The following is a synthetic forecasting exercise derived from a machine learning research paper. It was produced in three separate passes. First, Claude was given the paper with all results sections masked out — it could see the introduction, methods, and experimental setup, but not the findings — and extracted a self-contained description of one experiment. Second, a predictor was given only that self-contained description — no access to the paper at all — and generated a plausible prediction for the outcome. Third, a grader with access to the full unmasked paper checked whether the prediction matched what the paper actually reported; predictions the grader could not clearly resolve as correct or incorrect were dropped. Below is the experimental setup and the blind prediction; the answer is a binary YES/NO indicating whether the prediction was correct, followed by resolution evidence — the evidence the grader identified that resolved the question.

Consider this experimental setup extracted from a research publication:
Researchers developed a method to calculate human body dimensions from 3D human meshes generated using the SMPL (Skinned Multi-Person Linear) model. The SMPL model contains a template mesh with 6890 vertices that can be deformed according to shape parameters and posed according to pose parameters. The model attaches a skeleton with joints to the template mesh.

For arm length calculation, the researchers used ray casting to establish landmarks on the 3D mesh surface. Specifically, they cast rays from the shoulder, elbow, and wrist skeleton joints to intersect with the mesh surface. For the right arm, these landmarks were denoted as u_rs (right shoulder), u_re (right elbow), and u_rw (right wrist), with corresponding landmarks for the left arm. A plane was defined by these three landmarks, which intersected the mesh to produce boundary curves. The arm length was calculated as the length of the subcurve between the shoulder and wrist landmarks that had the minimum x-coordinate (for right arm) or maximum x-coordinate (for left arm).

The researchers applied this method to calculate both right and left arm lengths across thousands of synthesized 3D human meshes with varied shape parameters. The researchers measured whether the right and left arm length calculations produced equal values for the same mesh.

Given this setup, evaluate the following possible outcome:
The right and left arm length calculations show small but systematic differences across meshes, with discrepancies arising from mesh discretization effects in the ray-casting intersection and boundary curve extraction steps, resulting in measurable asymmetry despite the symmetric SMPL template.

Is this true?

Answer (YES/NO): NO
● ● ● ●
Try it -
Write the material above out once more, exactly as it stands.

Solution to the problem -
The following is a synthetic forecasting exercise derived from a machine learning research paper. It was produced in three separate passes. First, Claude was given the paper with all results sections masked out — it could see the introduction, methods, and experimental setup, but not the findings — and extracted a self-contained description of one experiment. Second, a predictor was given only that self-contained description — no access to the paper at all — and generated a plausible prediction for the outcome. Third, a grader with access to the full unmasked paper checked whether the prediction matched what the paper actually reported; predictions the grader could not clearly resolve as correct or incorrect were dropped. Below is the experimental setup and the blind prediction; the answer is a binary YES/NO indicating whether the prediction was correct, followed by resolution evidence — the evidence the grader identified that resolved the question.

Consider this experimental setup extracted from a research publication:
Researchers developed a method to calculate human body dimensions from 3D human meshes generated using the SMPL (Skinned Multi-Person Linear) model. The SMPL model contains a template mesh with 6890 vertices that can be deformed according to shape parameters and posed according to pose parameters. The model attaches a skeleton with joints to the template mesh.

For arm length calculation, the researchers used ray casting to establish landmarks on the 3D mesh surface. Specifically, they cast rays from the shoulder, elbow, and wrist skeleton joints to intersect with the mesh surface. For the right arm, these landmarks were denoted as u_rs (right shoulder), u_re (right elbow), and u_rw (right wrist), with corresponding landmarks for the left arm. A plane was defined by these three landmarks, which intersected the mesh to produce boundary curves. The arm length was calculated as the length of the subcurve between the shoulder and wrist landmarks that had the minimum x-coordinate (for right arm) or maximum x-coordinate (for left arm).

The researchers applied this method to calculate both right and left arm lengths across thousands of synthesized 3D human meshes with varied shape parameters. The researchers measured whether the right and left arm length calculations produced equal values for the same mesh.

Given this setup, evaluate the following possible outcome:
The right and left arm length calculations show small but systematic differences across meshes, with discrepancies arising from mesh discretization effects in the ray-casting intersection and boundary curve extraction steps, resulting in measurable asymmetry despite the symmetric SMPL template.

Is this true?

Answer (YES/NO): NO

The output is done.